Wednesday, November 21, 2007

the psalm my people sent me away with

by Sara

We keep hearing the stories of how immigration realities we confront with our friends in the Skagit Valley are tearing families apart. But today I realized that until you have a personal example, until it somehow affects you, it doesn’t quite hit home.

Today someone from our very faith community came to us after a phone call that he said “destroyed him.” After several days of working in the fields and feeling a sense of restlessness and deep concern, he phoned his wife in Central America begging to know if anything wasn’t right at home. She leveled with him, saying she’s just decided to leave him for someone else. “It has been too difficult,” she said, the same woman who two years ago prayed and agonized with him about the decision to risk his life by crossing the border to come make money for his family and village. In the end, they decided together that he should go.

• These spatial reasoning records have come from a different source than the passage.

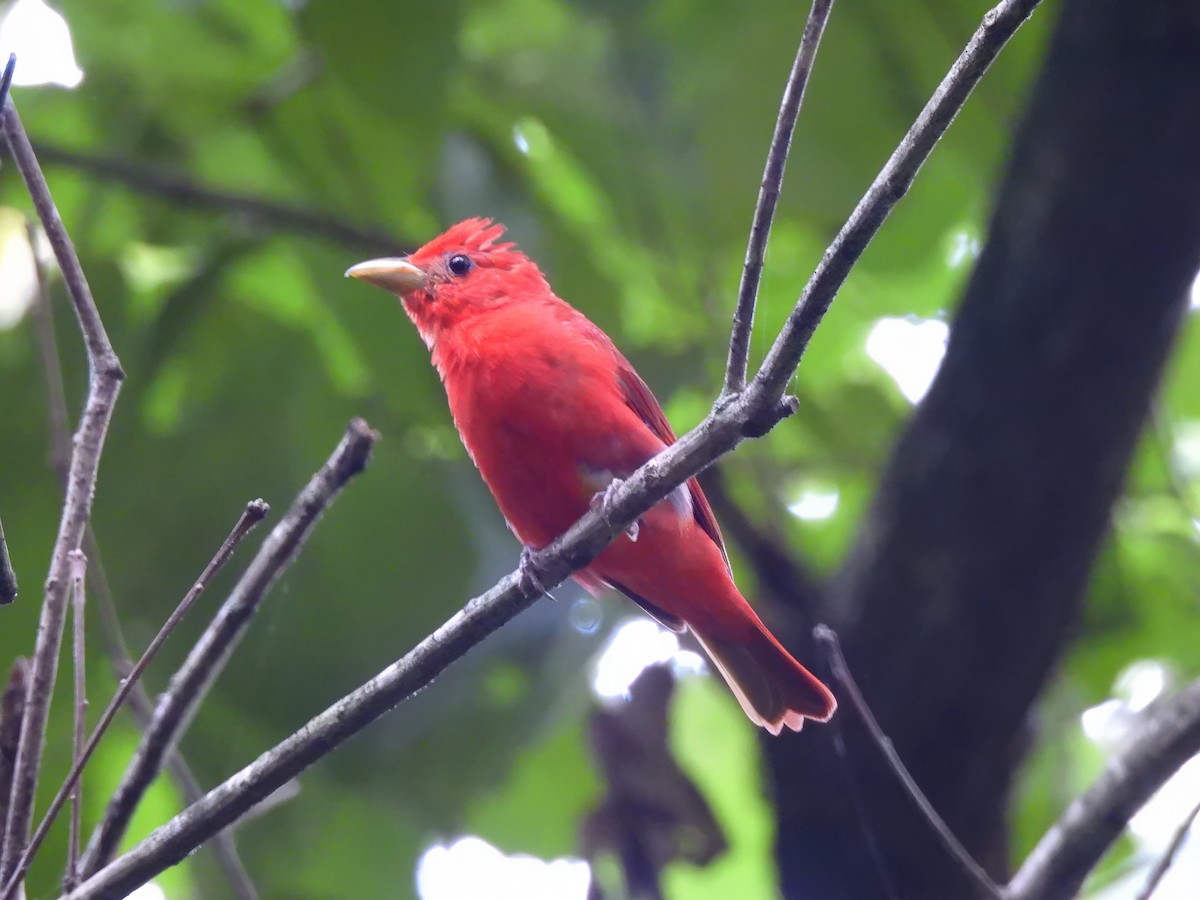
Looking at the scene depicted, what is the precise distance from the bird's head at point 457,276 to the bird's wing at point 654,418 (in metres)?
0.49

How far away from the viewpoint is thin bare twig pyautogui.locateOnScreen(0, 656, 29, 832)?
1986 millimetres

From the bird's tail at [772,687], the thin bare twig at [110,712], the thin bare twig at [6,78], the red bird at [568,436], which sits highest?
the red bird at [568,436]

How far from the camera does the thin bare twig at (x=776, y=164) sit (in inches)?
70.9

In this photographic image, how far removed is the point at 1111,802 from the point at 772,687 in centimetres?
104

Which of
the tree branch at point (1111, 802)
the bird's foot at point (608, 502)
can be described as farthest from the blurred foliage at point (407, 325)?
the tree branch at point (1111, 802)

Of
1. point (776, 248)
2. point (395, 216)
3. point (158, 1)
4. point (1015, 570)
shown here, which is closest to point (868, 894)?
point (1015, 570)

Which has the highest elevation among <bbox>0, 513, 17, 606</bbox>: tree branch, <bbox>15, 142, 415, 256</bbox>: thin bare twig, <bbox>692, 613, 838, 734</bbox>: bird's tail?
<bbox>15, 142, 415, 256</bbox>: thin bare twig

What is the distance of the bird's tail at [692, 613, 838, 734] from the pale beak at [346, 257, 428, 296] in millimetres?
1361

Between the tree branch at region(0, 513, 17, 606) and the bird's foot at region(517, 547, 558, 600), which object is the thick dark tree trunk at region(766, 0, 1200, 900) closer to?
the bird's foot at region(517, 547, 558, 600)

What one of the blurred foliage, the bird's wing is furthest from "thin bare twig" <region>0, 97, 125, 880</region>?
the bird's wing

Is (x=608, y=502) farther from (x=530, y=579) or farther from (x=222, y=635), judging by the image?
(x=222, y=635)

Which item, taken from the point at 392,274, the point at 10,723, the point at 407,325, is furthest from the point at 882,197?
the point at 407,325

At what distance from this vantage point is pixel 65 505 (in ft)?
6.97

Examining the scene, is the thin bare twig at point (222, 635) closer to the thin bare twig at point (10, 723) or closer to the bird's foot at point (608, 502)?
the thin bare twig at point (10, 723)
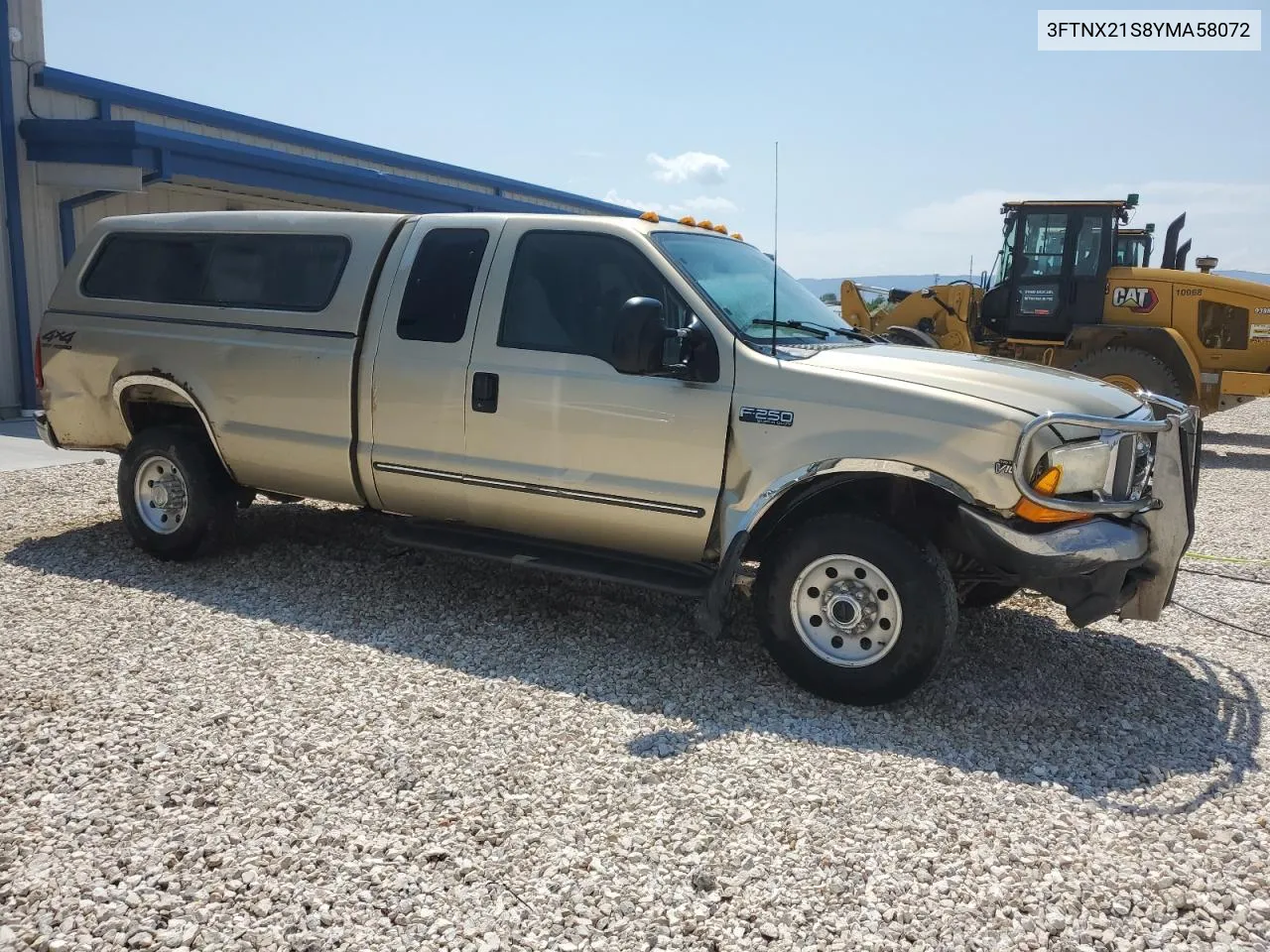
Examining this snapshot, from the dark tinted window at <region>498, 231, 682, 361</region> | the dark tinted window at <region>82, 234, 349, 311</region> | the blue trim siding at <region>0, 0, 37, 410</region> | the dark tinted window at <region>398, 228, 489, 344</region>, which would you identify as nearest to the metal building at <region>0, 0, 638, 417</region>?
the blue trim siding at <region>0, 0, 37, 410</region>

As we listened to him, to his grief, he wanted us to understand that he doesn’t question God’s goodness in this. He is aware of the struggle against an enemy that is out to rob, kill and destroy any piece of that goodness he can get his hands on. But that doesn’t change the deep sadness he feels—we all feel—at this news, at what it’s like for him to call each of his children far away and explain the situation. It doesn’t change the fact that as we stood in the kitchen and talked tonight, he held my biggest kitchen knife to his heart and said, “I wish I could just cut it out so I wouldn’t have to feel this, but I know I cannot.”

This morning as we surrounded him to pray for the Comforter to come near, one of the women in our circle said she had a psalm to read. As the words of Psalm 91 were read in Spanish, rich promises of God’s covering and protective care spilled from the text. Slowly, our friend reached for his wallet, opened it, and took out a worn but neatly folded paper. Interrupting, he said: “Look. This is the same psalm my people sent me away with, to remember God’s care for me as I crossed the desert and the border and came here.” And there it was, each verse of Psalm 91 written down the page.

What a way for God to remind him that it is still true, even now, even when the worst he could have imagined has happened. What a God, who enters into the darkness with us and holds us—holds our friend—there.